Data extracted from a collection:
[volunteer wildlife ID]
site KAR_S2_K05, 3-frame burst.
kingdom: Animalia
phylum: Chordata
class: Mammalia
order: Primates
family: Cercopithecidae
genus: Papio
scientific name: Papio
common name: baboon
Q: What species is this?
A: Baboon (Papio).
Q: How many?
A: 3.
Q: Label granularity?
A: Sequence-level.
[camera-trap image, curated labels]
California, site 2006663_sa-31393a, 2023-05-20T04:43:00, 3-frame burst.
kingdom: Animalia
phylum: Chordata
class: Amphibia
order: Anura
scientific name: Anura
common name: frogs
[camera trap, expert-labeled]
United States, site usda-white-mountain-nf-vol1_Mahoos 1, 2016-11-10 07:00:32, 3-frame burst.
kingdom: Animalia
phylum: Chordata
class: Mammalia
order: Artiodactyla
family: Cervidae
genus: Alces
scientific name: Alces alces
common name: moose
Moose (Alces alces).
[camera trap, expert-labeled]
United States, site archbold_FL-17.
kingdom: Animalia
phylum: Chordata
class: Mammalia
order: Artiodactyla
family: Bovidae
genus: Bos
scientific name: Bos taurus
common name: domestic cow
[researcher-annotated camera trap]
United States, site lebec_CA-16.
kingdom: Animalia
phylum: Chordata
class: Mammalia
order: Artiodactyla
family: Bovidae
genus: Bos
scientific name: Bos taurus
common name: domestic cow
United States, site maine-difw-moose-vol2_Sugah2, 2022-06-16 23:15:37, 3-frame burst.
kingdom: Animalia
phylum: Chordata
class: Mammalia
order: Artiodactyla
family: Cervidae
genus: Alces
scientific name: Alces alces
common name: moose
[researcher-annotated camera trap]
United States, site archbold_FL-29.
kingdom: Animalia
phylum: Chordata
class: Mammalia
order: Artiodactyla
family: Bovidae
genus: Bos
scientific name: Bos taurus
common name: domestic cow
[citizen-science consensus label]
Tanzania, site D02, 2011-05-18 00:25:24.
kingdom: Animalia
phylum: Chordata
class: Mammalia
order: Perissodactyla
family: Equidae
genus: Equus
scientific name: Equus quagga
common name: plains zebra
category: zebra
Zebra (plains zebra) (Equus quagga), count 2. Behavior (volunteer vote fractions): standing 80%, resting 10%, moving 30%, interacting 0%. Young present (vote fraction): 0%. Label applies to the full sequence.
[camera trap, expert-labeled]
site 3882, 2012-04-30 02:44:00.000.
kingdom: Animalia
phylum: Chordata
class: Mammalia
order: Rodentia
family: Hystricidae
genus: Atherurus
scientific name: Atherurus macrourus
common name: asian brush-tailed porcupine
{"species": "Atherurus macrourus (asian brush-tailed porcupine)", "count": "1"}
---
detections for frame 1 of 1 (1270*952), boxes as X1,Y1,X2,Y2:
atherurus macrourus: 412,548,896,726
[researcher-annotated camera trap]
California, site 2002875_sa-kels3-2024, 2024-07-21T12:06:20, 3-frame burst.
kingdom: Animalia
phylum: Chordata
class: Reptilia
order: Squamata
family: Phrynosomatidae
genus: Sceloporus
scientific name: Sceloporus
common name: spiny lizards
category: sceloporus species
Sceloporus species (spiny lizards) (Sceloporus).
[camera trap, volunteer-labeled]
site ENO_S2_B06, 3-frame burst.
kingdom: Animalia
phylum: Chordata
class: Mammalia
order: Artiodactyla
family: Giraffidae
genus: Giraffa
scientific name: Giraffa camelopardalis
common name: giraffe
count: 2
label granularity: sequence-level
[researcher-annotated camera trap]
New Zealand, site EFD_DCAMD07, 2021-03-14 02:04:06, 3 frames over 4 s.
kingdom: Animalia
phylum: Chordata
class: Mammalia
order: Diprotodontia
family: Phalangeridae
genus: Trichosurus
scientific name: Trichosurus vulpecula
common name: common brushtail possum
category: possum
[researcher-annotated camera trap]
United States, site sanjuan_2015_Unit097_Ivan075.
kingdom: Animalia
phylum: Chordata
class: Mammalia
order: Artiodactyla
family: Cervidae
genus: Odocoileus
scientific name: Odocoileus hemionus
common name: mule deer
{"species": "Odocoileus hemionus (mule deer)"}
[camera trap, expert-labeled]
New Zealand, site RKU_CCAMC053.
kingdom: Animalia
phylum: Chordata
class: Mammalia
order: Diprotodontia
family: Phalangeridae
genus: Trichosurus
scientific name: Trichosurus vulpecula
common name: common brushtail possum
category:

**HOW TO COMPLETE THIS TASK:** Please output only the lines from the first line of the entries through the line with "[camera-trap image, curated labels]", both included, exactly as written.

**TASK SOLUTION:**
[volunteer wildlife ID]
site KAR_S2_K05, 3-frame burst.
kingdom: Animalia
phylum: Chordata
class: Mammalia
order: Primates
family: Cercopithecidae
genus: Papio
scientific name: Papio
common name: baboon
Q: What species is this?
A: Baboon (Papio).
Q: How many?
A: 3.
Q: Label granularity?
A: Sequence-level.
[camera-trap image, curated labels]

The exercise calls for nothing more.